Is Washington’s plan to gut the Affordable Care Act’s navigator program a proper cost-cutting measure, or a politically motivated attack on ObamaCare? Probably both.
ObamaCare is monumentally, incomprehensibly complex. The ACA organizational chart makes the Los Angeles freeway system look simple. With more than 10 million words in the first round of regulations, and thousands of changes since then, understanding ObamaCare would require several years of study, or your own personal adviser.
To help average Americans work their way through the Byzantine maze of ObamaCare insurance, the ACA created a whole new class of bureaucrats: navigators. They help people deal with a morass of requirements, a jungle of eligibility standards, and a tower of enrollment forms.
The complexity that created the need for navigators proves that ObamaCare is poorly designed. A well-designed system is simple, intuitive, and easy for the end-user. If ObamaCare insurance were designed properly, what engineers would call elegantly, there would be no need for navigators.
The Department of Health and Human Services announced its intention to cut as much as 92 percent of navigator funding. Supporters of the ACA worry this could reduce enrollment.
Most people reject ObamaCare insurance based on cost, confusion, and a desire for consumer freedom.
First, the unaffordable expense of health insurance was the original reason for the ACA, hence its name: the Affordable Care Act. Yet, as a direct result of ObamaCare, insurance is now less affordable. Individual health insurance premiums increased 99 percent on average, and family premiums increased 140 percent. Excessive cost is the primary reason people reject ObamaCare.
Second, between a desire to protect one’s family and the federal mandate to purchase insurance, most Americans do consider buying health insurance. When they start looking, they enter a Twilight Zone where gold is not a precious metal and cost does not means cost, where there are incomprehensible abbreviations like APTC (advanced premium tax credit) coupled with eligibility standards and application forms that make no sense. Confusion breeds anxiety and fear. People do not voluntarily buy something that scares them.
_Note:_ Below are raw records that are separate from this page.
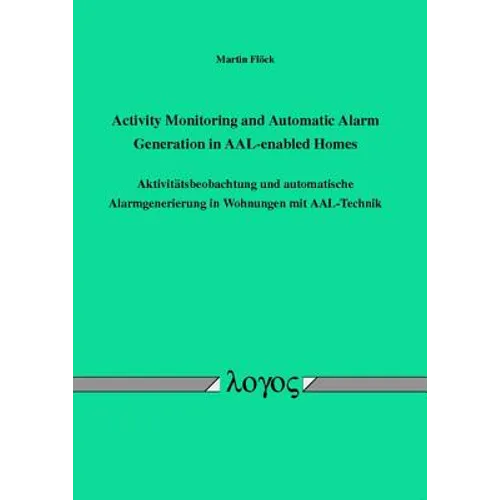 Activity Monitoring and Automatic Alarm Generation in Aal-Enabled Homes: Aktivitatsbeobachtung Und Automatische Alarmgenerierung in Wohnungen Mit Aal-
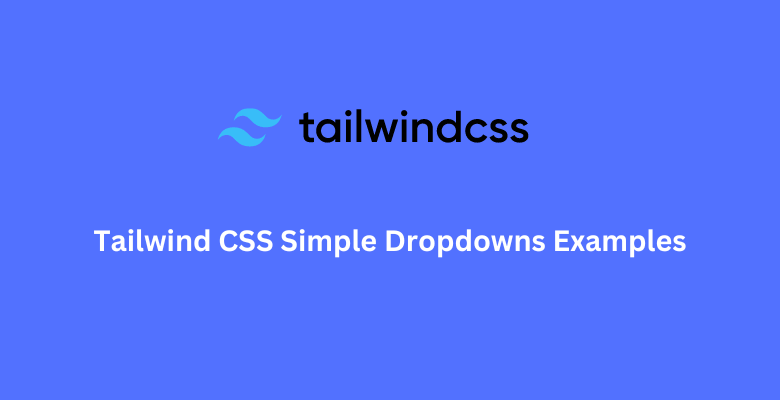 Tailwind CSS Simple Dropdowns Examples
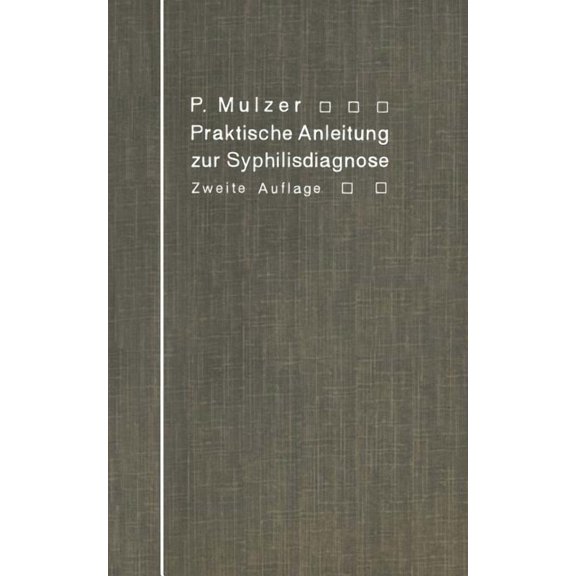 Praktische Anleitung Zur Syphilisdiagnose Auf Biologischem Wege: (Spirochaeten-Nachweis, Wassermannsche Reaktion.), (Paperback)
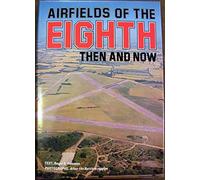 Airfields of the Eighth: Then and Now (After the Battle S.)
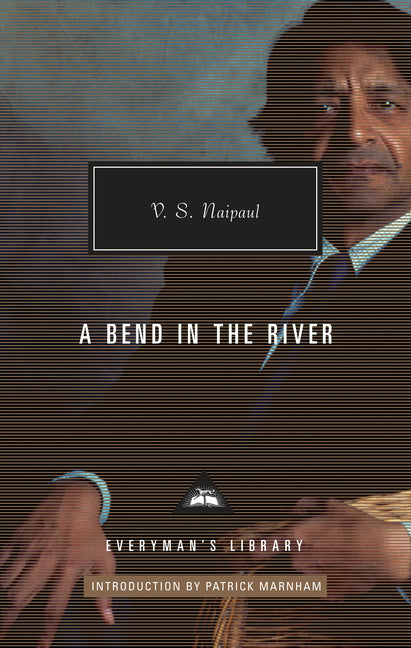 Bend in the River: Introduction by Patrick Marnham - Ingram
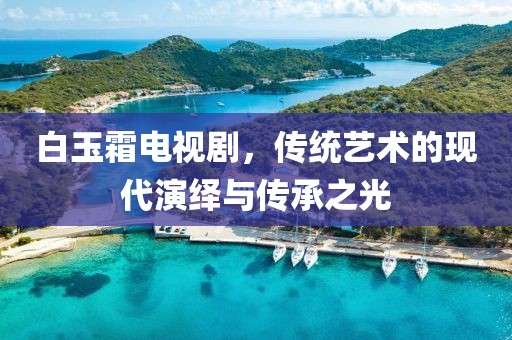白玉霜电视剧，传统艺术的现代演绎与传承之光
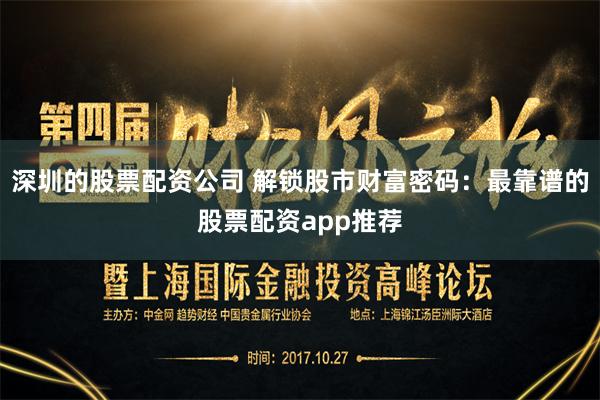 深圳的股票配资公司 解锁股市财富密码：最靠谱的股票配资app推荐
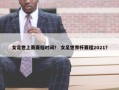女足世上赛赛程时间？ 女足世界杯赛程2021？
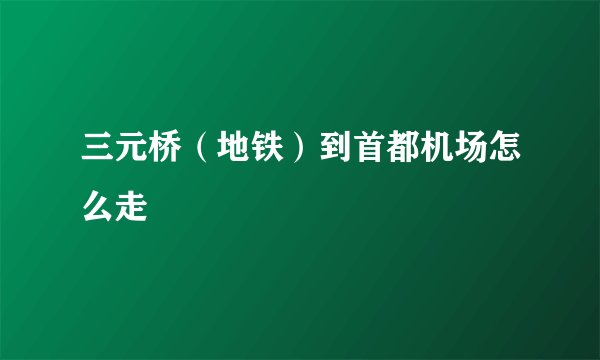 三元桥（地铁）到首都机场怎么走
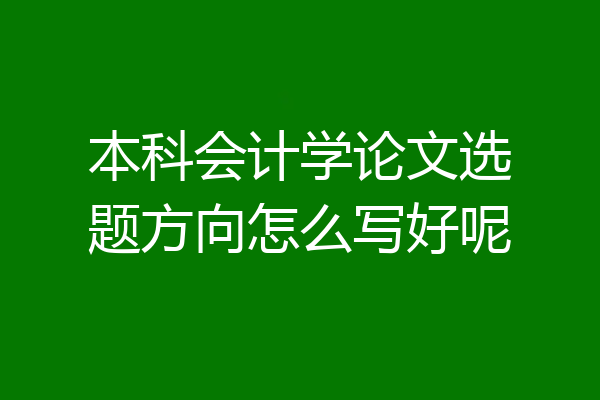 本科会计学论文选题方向怎么写好呢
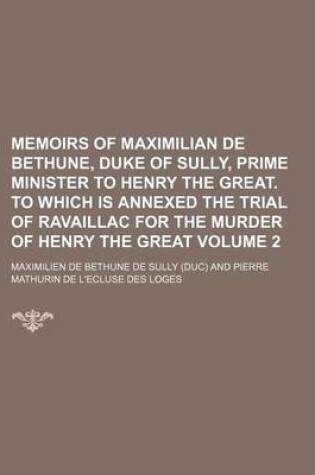 Cover of Memoirs of Maximilian de Bethune, Duke of Sully, Prime Minister to Henry the Great. to Which Is Annexed the Trial of Ravaillac for the Murder of Henry the Great Volume 2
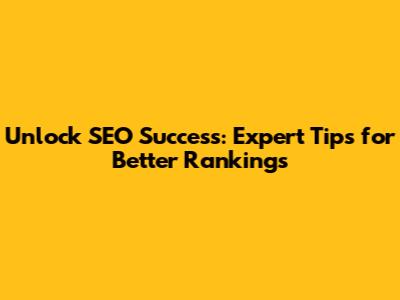 Unlock SEO Success: Expert Tips for Better Rankings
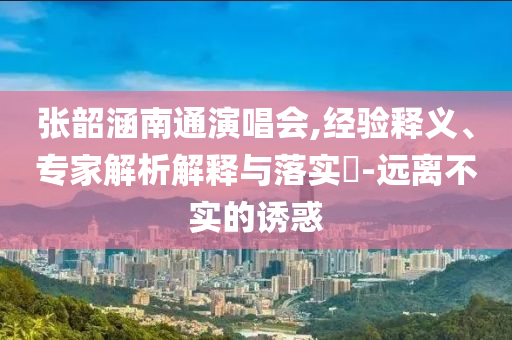 張韶涵南通演唱會,經(jīng)驗釋義、專家解析解釋與落實?-遠離不實的誘惑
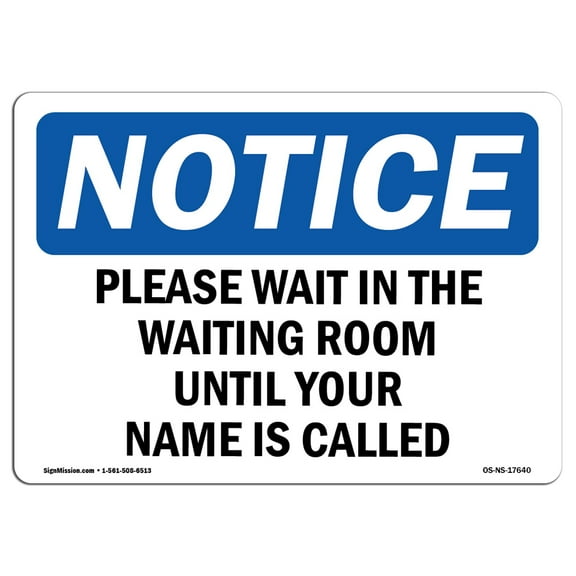 OSHA Notice Sign - Please Wait In The Waiting Room Until Your | Plastic Sign | Protect Your Business, Work Site, Warehouse & Shop Area |  Made in the USA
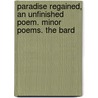 Paradise Regained, An Unfinished Poem. Minor Poems. The Bard door Mark Bloxham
Third, U.S. consumers demand the ability to choose. They don’t like being required by law to spend their money. The ACA forces consumers to purchase insurance that the federal government approves. This mandate to buy insurance compromises the personal freedom that Americans claim as a birthright.
By cutting navigator funding, Washington reduces spending. That is certainly a good thing, especially if they use the money to pay providers, though that seems unlikely.
Cutting navigators, however, leaves intact the reason that navigators were created in the first place: an artificially complex and extremely expensive system of ObamaCare insurance mandates.
Eliminating navigators is intended to solve one problem, overspending, while leaving the real problem, mandates, unresolved.
Defunding navigators will not save money. In fact, it is a money loser. Without navigators to help, fewer people will enroll in ObamaCare. The ones who don’t sign up will be healthy individuals, who require less care and therefore are less expensive. Those who do sign up will be individuals who need care, and that care will be very expensive for insurance companies.
When insurers see their costs go up, they will raise their premium prices. Responding to the inevitable public outcry, Congress will allocate additional funds to subsidize the higher cost of insurance. The net effect will be saving millions by cutting navigator funding and expending billions for insurance bailouts.
This is not merely a possible future scenario. This series of events has already played out several times since ObamaCare was implemented.
Now, imagine health insurance without all of Washington’s complex rules, regulations, exceptions, exemptions, tax implications, variances, and compliance oversight. In that world, you purchase what you want using your large health savings account. You choose an insurance policy from competing carriers. Policies that are too complex to understand, that offer benefits you do not need, or are priced too high, just won’t sell. That is the way health insurance should be structured, as a free market, freed from Washington’s one-size-fits-all oppressive mandates.
Rather than fixing health care, Washington protects its tight control of the system. They decide how to spend our money instead of allowing us to spend it as we see fit. The answer to our health care nightmare is simple: release us from federal control.
Eliminating all federal mandates can simplify health care, make doctors more available, and insurance more affordable.
As a side benefit, no navigators needed.